The Tamil Nadu chief minister, Edappadi Palaniswami, has a lot to answer for not merely in terms of the in-house turmoil within the AIADMK, but in the sphere of the arts and culture no less. In the season of international film festivals ~ Mumbai in October followed by Kolkata and Goa in November ~ cinema deserved better in southern India not the least because of its crop of talented film-makers, not to forget the remarkable degree of appreciation. Not so in Chennai, however.
The state capital bore witness to unbridled vandalism last Friday, unleashed by the stormtroopers of the ruling party, a violation of the rule of law that was tacitly condoned by the state government. Trashed in the process were the lofty concepts of free speech and expression in the arts, recalling the predicament of Parzania, which had documented the Godhra pogrom of 2002 and was shot during the heyday of Narendra Modi as Chief Minister.

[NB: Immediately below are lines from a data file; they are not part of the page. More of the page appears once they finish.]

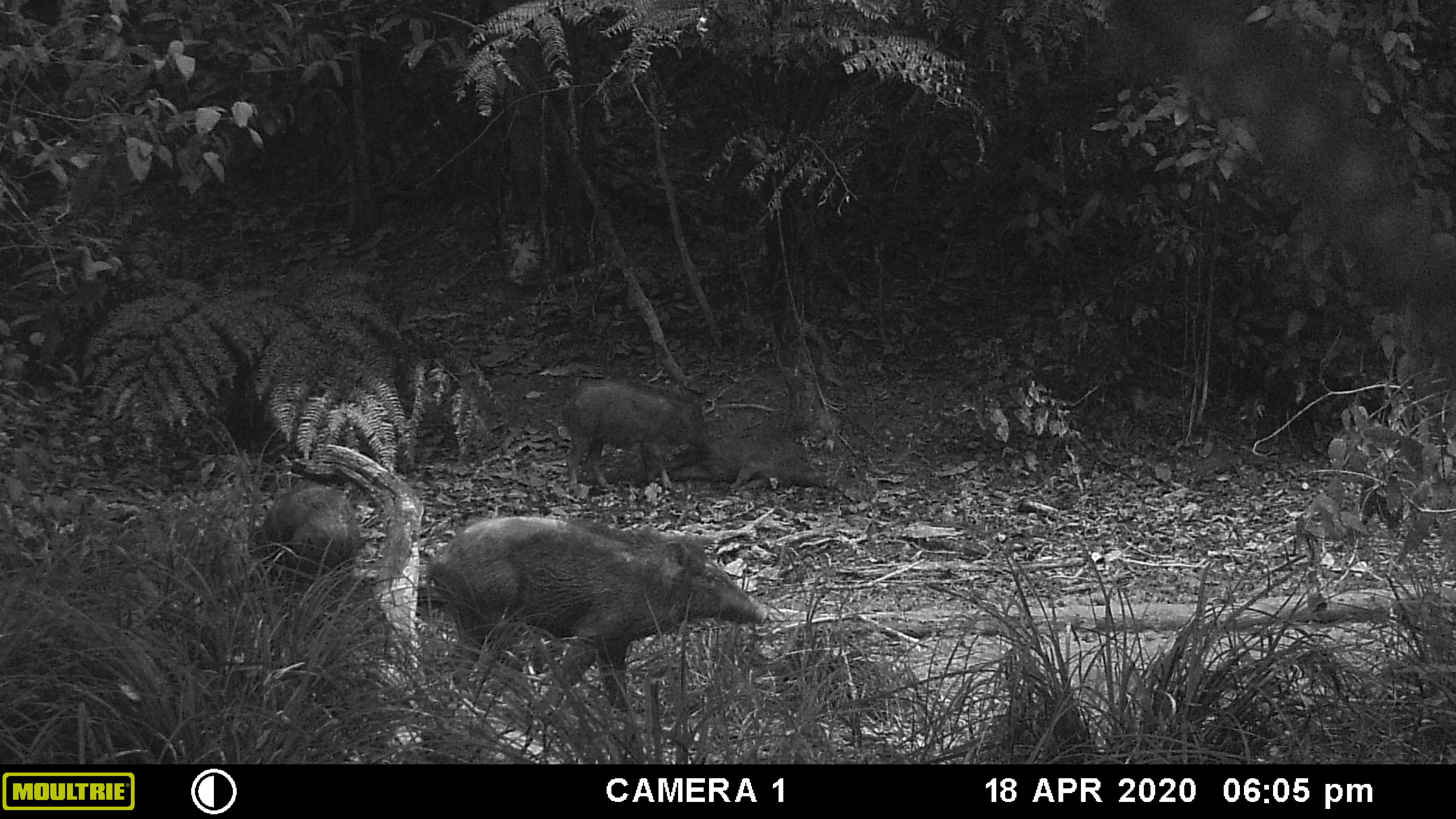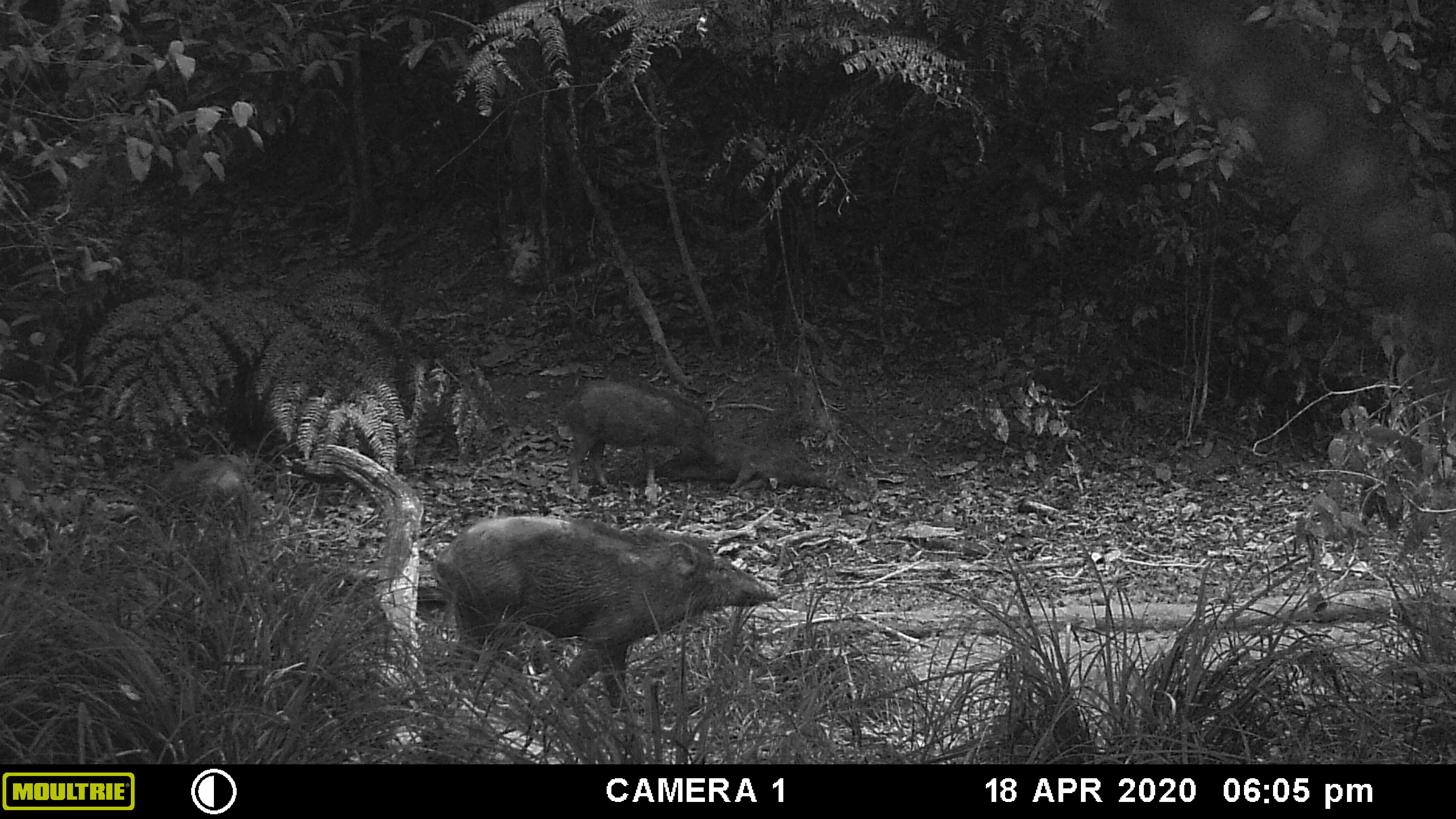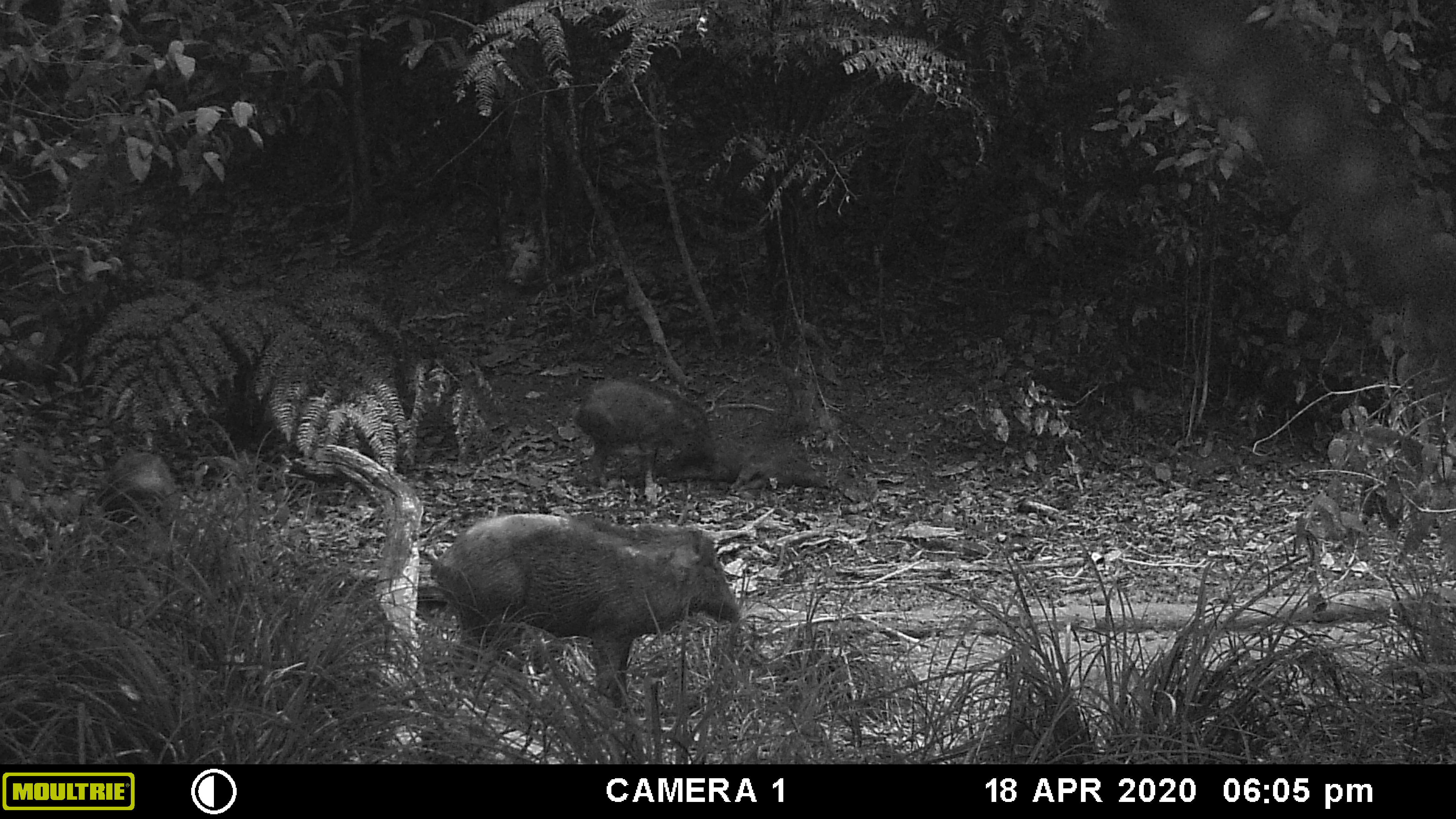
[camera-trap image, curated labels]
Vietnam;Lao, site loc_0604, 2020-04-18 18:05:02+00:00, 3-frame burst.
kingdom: Animalia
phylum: Chordata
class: Mammalia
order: Artiodactyla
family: Suidae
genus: Sus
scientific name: Sus scrofa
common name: eurasian wild pig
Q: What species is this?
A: Eurasian wild pig (Sus scrofa).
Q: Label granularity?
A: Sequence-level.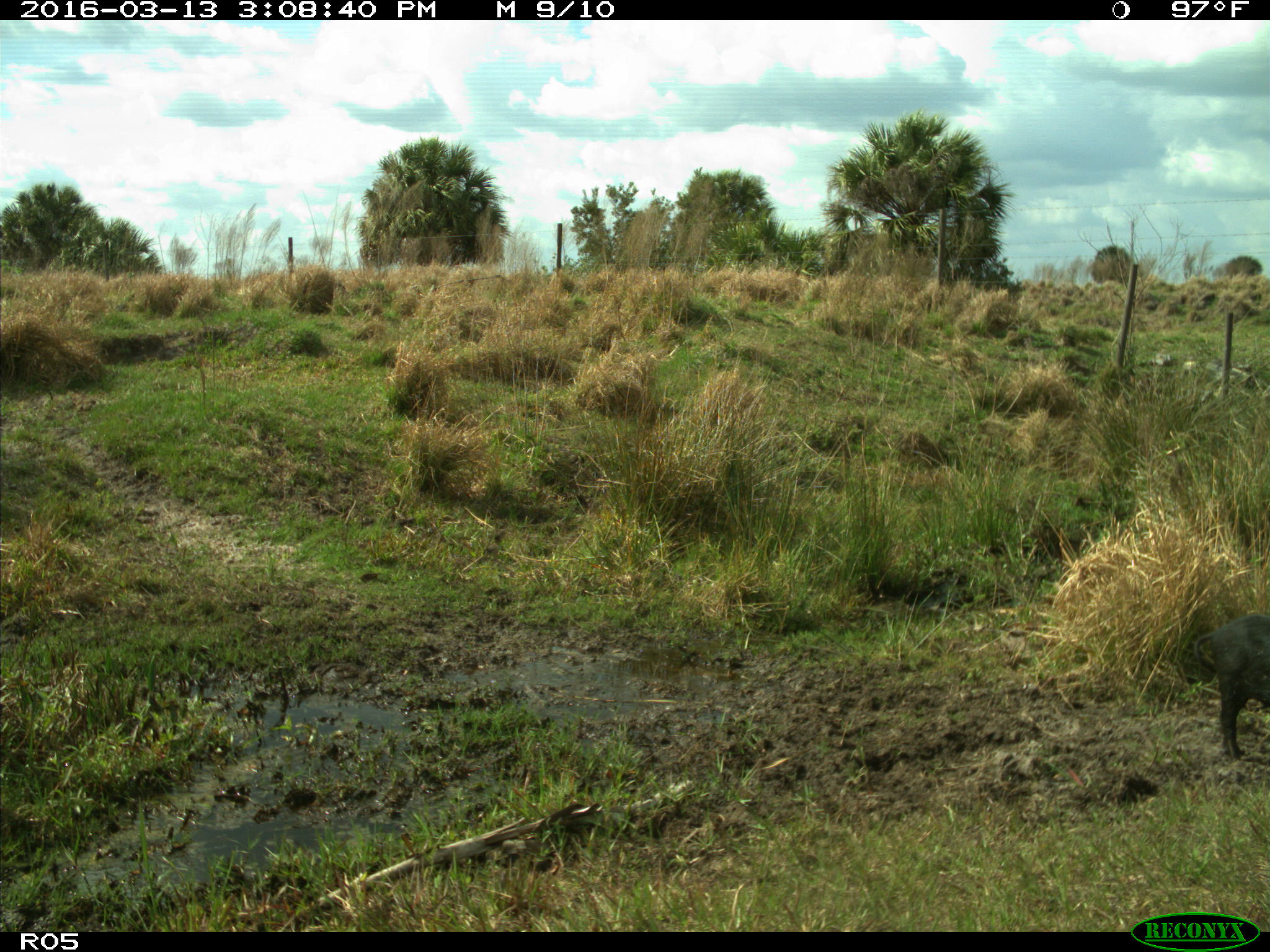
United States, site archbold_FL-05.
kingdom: Animalia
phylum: Chordata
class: Mammalia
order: Artiodactyla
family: Suidae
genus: Sus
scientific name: Sus scrofa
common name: wild boar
Sus scrofa (wild boar).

From Gujarat to Tamil Nadu, the party and government can be on the same wavelength when driven by the “compulsion” to suppress dissent in a democracy. Whether a state is under the Bharatiya Janata Party or the All-India Anna DMK, the line that separates statecraft from the arts gets increasingly blurred. It bears recall that the premiere of Aamir Khan’s Faana was scuttled because of his participation in the Narmada Bachao Andolan march.
The distressing reality must be that the arts have suffered at the altar of the ruling party’s ideology, preferences and prejudices. So indeed it was in Chennai on Friday. The politician might score a spurious victory, but the potent medium of the cinema is the loser. In the film, Sarkar, directed by AS Murugadoss and one that convulsed Chennai on the day of its release, no fewer than four sequences were bowdlerised under considerable pressure that was mounted by the AIADMK and its government.
The party, with sycophancy as its hallmark, is aggrieved over the portrayal of reality on celluloid, chiefly the distribution of freebies during the Jayalalitha regime ~ arguably the major determinant of the string of electoral victories. Nay more, the party has even alleged that Sarkar has projected her in “a bad light”. Sad to reflect, the spurious censors of the AIADMK brigade have had their way.
The attitude of the establishment renders the role of the Central Board of Film Certification almost irrelevant, even redundant. Given its thematic content, Sarkar cannot possibly be a money-spinner at the box-office, starring Page 3 characters as the credits flit across the screen.
At stake is the freedom of creative expression and aesthetics, that must be kept out of the tangled skein of politics, faith, and state intervention. Cinema, much like social science disciplines, is open to subjective reflection. This is at the core of film appreciation that cadres, cutting across party lines, must accept. Cinema is never crafted for the cans.